The recent Chamber of Commerce-commissioned study by Oxford Economics argued that The Bahamas needed to undertake internal reforms for its own good, regardless of whether it becomes a full WTO member or not, and that such changes were critical to maximising the benefits from joining.
Besides improving the “ease of doing business”, and eliminating bureaucracy and red tape, such reforms include lowering the cost of electricity and improving its reliability; cheaper and easier access to credit; equipping Bahamian workers with the necessary 21st century skills to compete; and digitising government services for smoother interaction with the public.
Private sector executives and advocates for joining the WTO have already voiced fears that The Bahamas will lose “a desperately-needed reform catalyst” if the government decides the 2020 WTO target is unattainable, warning that “momentum” to implement the changes cited by Oxford Economics - regardless of whether The Bahamas joins the WTO or not - could now slow or be lost completely.
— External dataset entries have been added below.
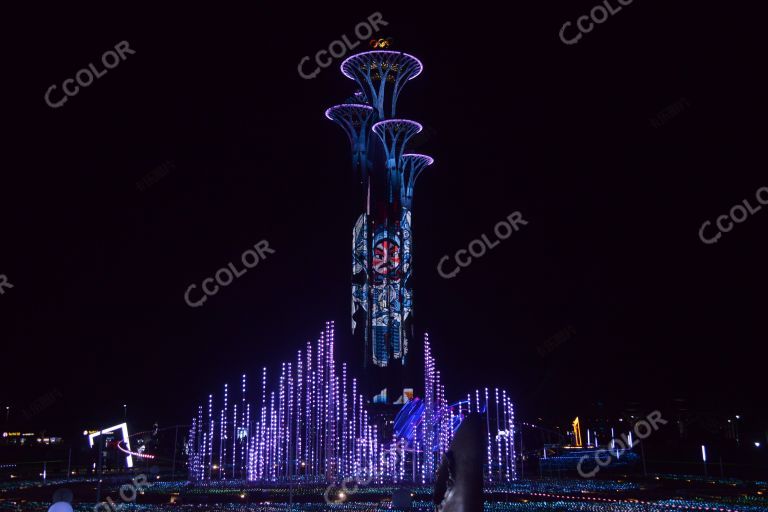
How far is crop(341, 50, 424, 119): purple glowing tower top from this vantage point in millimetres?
41375

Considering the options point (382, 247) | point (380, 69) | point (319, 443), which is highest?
point (380, 69)

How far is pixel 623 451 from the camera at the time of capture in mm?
26594

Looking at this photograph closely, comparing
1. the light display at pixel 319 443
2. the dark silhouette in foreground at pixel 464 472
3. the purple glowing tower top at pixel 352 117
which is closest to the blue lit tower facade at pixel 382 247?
the purple glowing tower top at pixel 352 117

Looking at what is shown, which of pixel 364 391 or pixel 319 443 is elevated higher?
pixel 364 391

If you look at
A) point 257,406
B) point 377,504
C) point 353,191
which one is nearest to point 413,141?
point 353,191

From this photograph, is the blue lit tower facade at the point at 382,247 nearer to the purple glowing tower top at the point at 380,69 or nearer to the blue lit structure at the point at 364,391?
the blue lit structure at the point at 364,391

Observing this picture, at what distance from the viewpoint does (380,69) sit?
41906mm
The Bahamas, though, still has to implement numerous legislative reforms such as overhauling its intellectual property rights regime; enacting competition legislation and creating a watchdog to oversee this; and a National Investment Act to translate existing policy into statute.
Besides its domestic agenda, The Bahamas also has to negotiate which import tariff rates it will lower - and by how much - and which industries will be opened to foreign competition with the WTO working party overseeing talks on its accession.
The Working Party consists of member states who have an interest in trading with The Bahamas. These include the likes of the US, Canada, the European Union (EU), China, the UK, members of CARICOM and, possibly, Latin American nations such as Brazil.